ECB’s Lane: Closely Looking at Wage Deceleration to Decide on Rate Cuts

22 March 2024

By Isabel Teles – FRANKFURT (Econostream) – European Central Bank Executive Board member Philip Lane on Friday said that the ECB was closely monitoring whether the current wage deceleration was compatible with the 2% inflation target and justified a cut in interest rates.

Speaking at the Aix-Marseille School of Economics in France, Lane said, ‘…essentially what we’re trying to balance is, if we take our foot off the pedal by doing rate cuts, will that feed stronger price increases or is the wage deceleration further enough along that we will still hit the 2%? That’s essentially a big part of what we are looking at.’

There were signs of wage deceleration, but more evidence that the slowdown was strong enough was still necessary, he said.

‘Because, as in the forecast, we need to see it come down into the four [percent[s and then into the threes next year’, he said. ‘And what we are seeing now in February is that it is starting to come into the fours, so that is in line with the forecast, but we need to see more of this in the weeks ahead’, he said.

The Governing Council was still worried about high inflation in labour-intensive sectors, he said.

‘Goods inflation has come down quickly, so that is not a headache’, he said. 'Services inflation is above the historical distribution, and this is why we have concerns.’

It was also important to see a fall in profits, he said, noting that they had been ‘very high’ in the beginning of 2023 and were now starting to decrease.

‘The functional role of monetary policy is to create a price environment which supports disinflation even when the costs are going up’, he said.

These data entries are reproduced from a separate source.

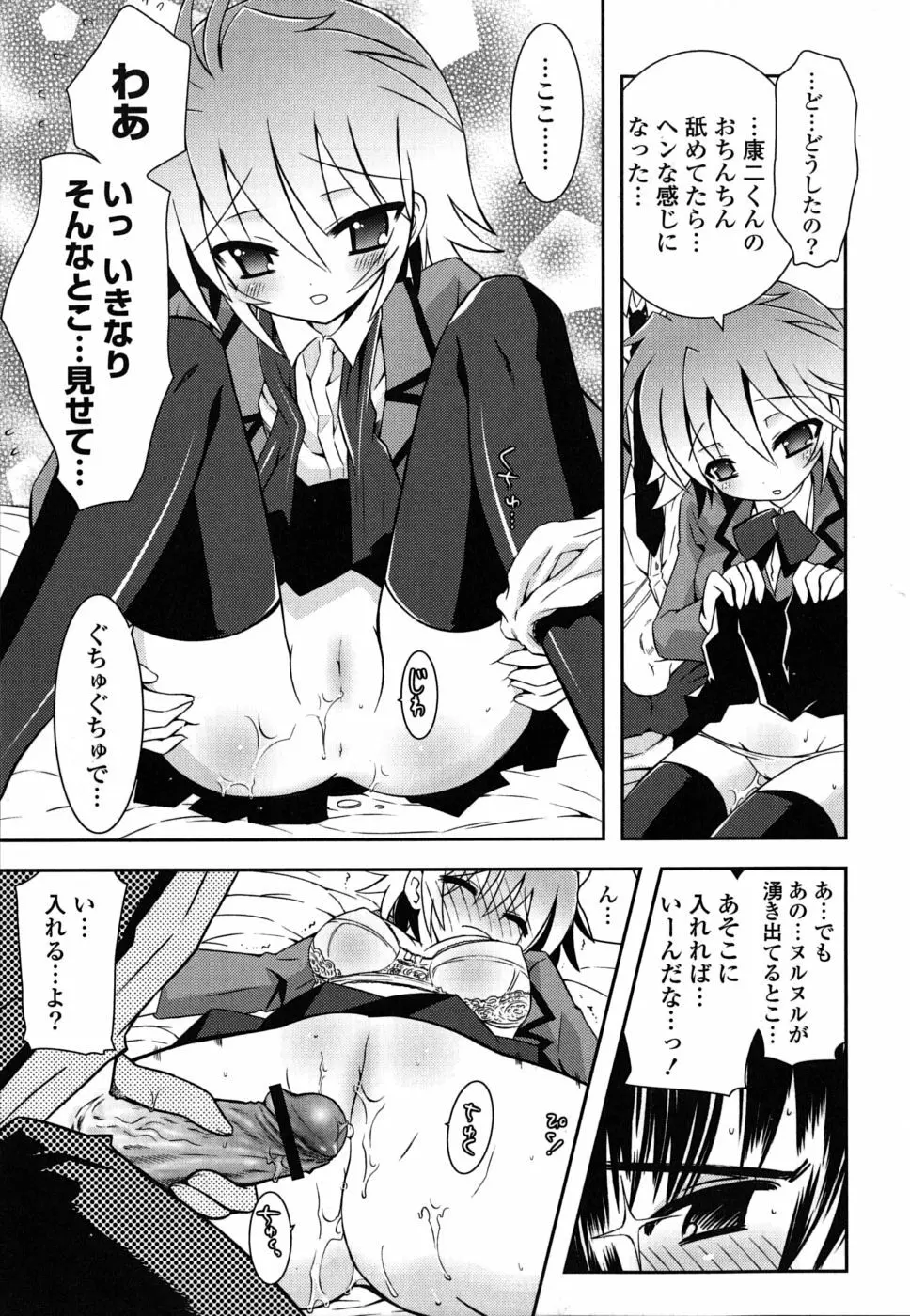 いもうとDX sister deluxe Page.54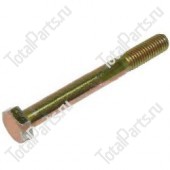 BT 20933 БОЛТ С ШЕСТИГРАННОЙ ГОЛОВКОЙ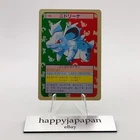 Nidorina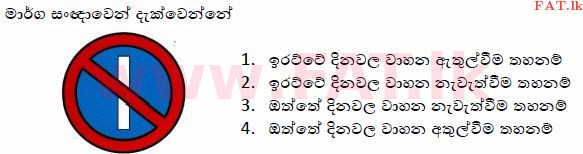 உள்ளூர் பாடத்திட்டம் : போக்குவரத்து திணைக்களம் அனுமதிப் பத்திரம் - 2015 டிசம்பர் - மாதிரி ஆவணங்கள் (සිංහල மொழிமூலம்) 43 1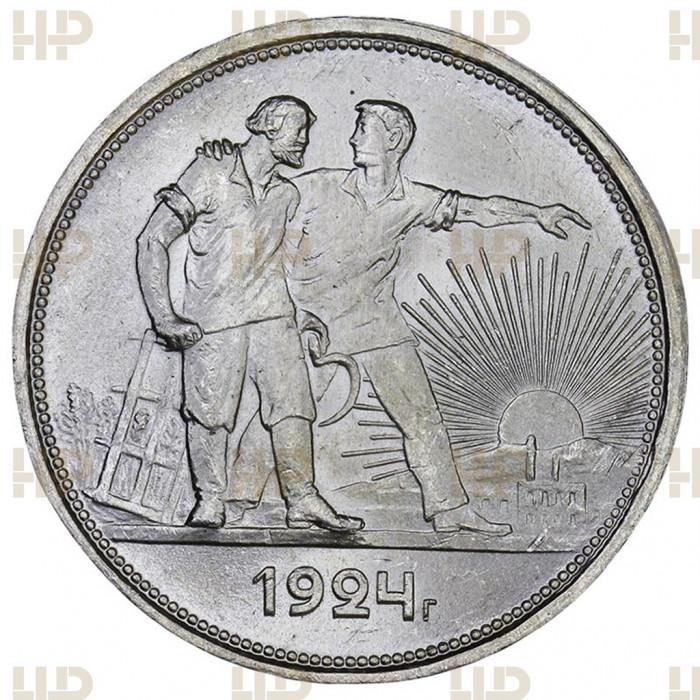 СССР 1 Рубль 1924 ПЛ год Серебро Слаб ННР MS 63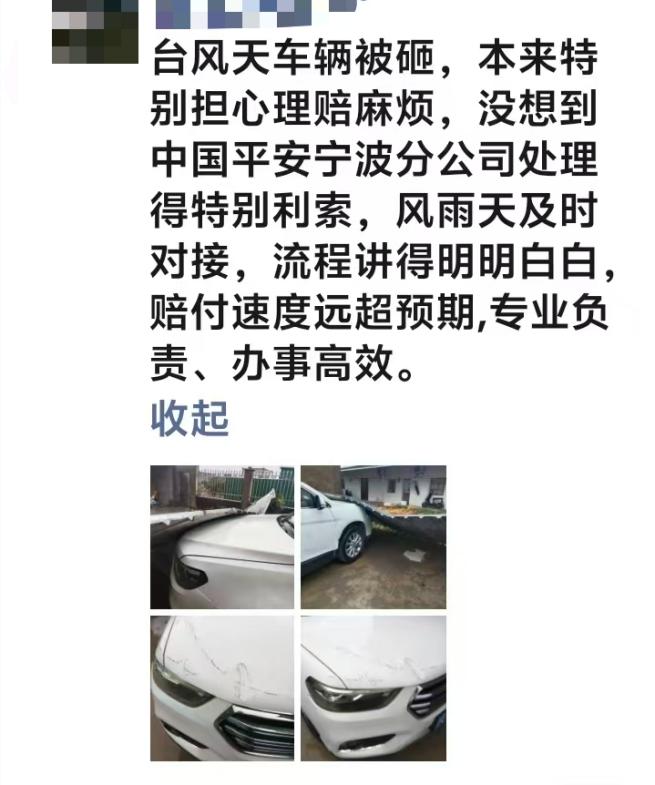 来自与“虞碧琳”会话的图片_15-17-41-4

Monetary policy action had been effectively dampening demand and there was now a strong expectation of easing, he said.

‘The market expects us at some point soon to start easing, because if we left the rates where they are now, we would go beyond, we would go back to a kind of disinflation’, he said. ‘Again, to repeat, if we left rates where they are, this would continue, and it would be beyond what we needed to bring inflation back to 2%.’